| 本文 |
((
必読本 第412冊目
健康問答 本当のところはどうなのか?
本音で語る現代の「養生訓」。
¥ 1,470 (税込)
平凡社
単行本: 276ページ
2007年4月4日 初版
●どっちがホント、病気にならない健康法。
医者にかからない作家とホリスティック医療の最高権威の医者が、
長寿法・健康法への素朴な疑問に答える。元気に長生きするための本。
●かつて、『養生の実技』(必読本第258冊目参照)という本で、
世間の常識と真っ向から対立するような
トンデモない健康法を披露して
物議を醸し出した五木さんと、日本におけるガンの代替療法の
権威として名高い帯津良一さんの対談集。
今話題のベストセラーで、どこの本屋さんでも
うず高く平積みされて順調に売れ続けているようである。
●水、酒、牛乳、肉、玄米、サプリ、温泉、睡眠、
ウォーキングなど、日々我々を悩ませている種々の
人気健康法に関して、五木さんが問いかけ、
それに医療者としての帯津さんが回答していくという
構成になっている。
全50個ほどのQ&Aが並んでいるのだが、
我々の耳目を集めるような人気のテーマは
ほぼ網羅されていて、抜かりがない。
))
| 提示資料 |
((
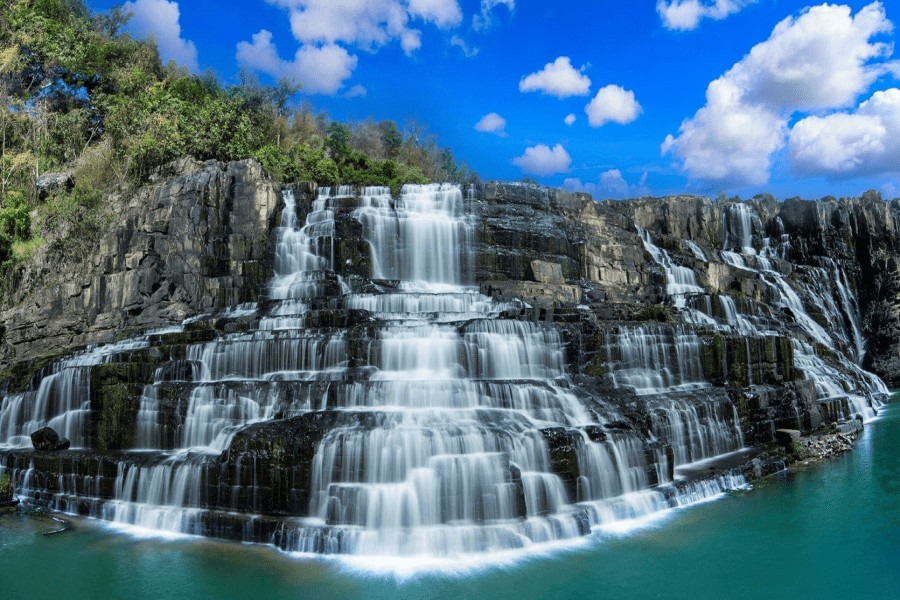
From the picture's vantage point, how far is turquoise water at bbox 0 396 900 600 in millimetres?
))
((
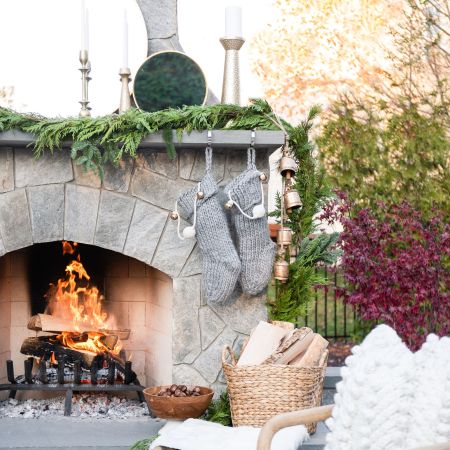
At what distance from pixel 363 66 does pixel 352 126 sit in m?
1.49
))
| 課題内容 |
上の本文を、最初の行から最後の行まで一字も変えずにすべて引用すること。

| 解答欄 |
必読本 第412冊目
健康問答 本当のところはどうなのか?
本音で語る現代の「養生訓」。
¥ 1,470 (税込)
平凡社
単行本: 276ページ
2007年4月4日 初版
●どっちがホント、病気にならない健康法。
医者にかからない作家とホリスティック医療の最高権威の医者が、
長寿法・健康法への素朴な疑問に答える。元気に長生きするための本。
●かつて、『養生の実技』(必読本第258冊目参照)という本で、
世間の常識と真っ向から対立するような
トンデモない健康法を披露して
物議を醸し出した五木さんと、日本におけるガンの代替療法の
権威として名高い帯津良一さんの対談集。
今話題のベストセラーで、どこの本屋さんでも
うず高く平積みされて順調に売れ続けているようである。
●水、酒、牛乳、肉、玄米、サプリ、温泉、睡眠、
ウォーキングなど、日々我々を悩ませている種々の
人気健康法に関して、五木さんが問いかけ、
それに医療者としての帯津さんが回答していくという
構成になっている。
全50個ほどのQ&Aが並んでいるのだが、
我々の耳目を集めるような人気のテーマは
ほぼ網羅されていて、抜かりがない。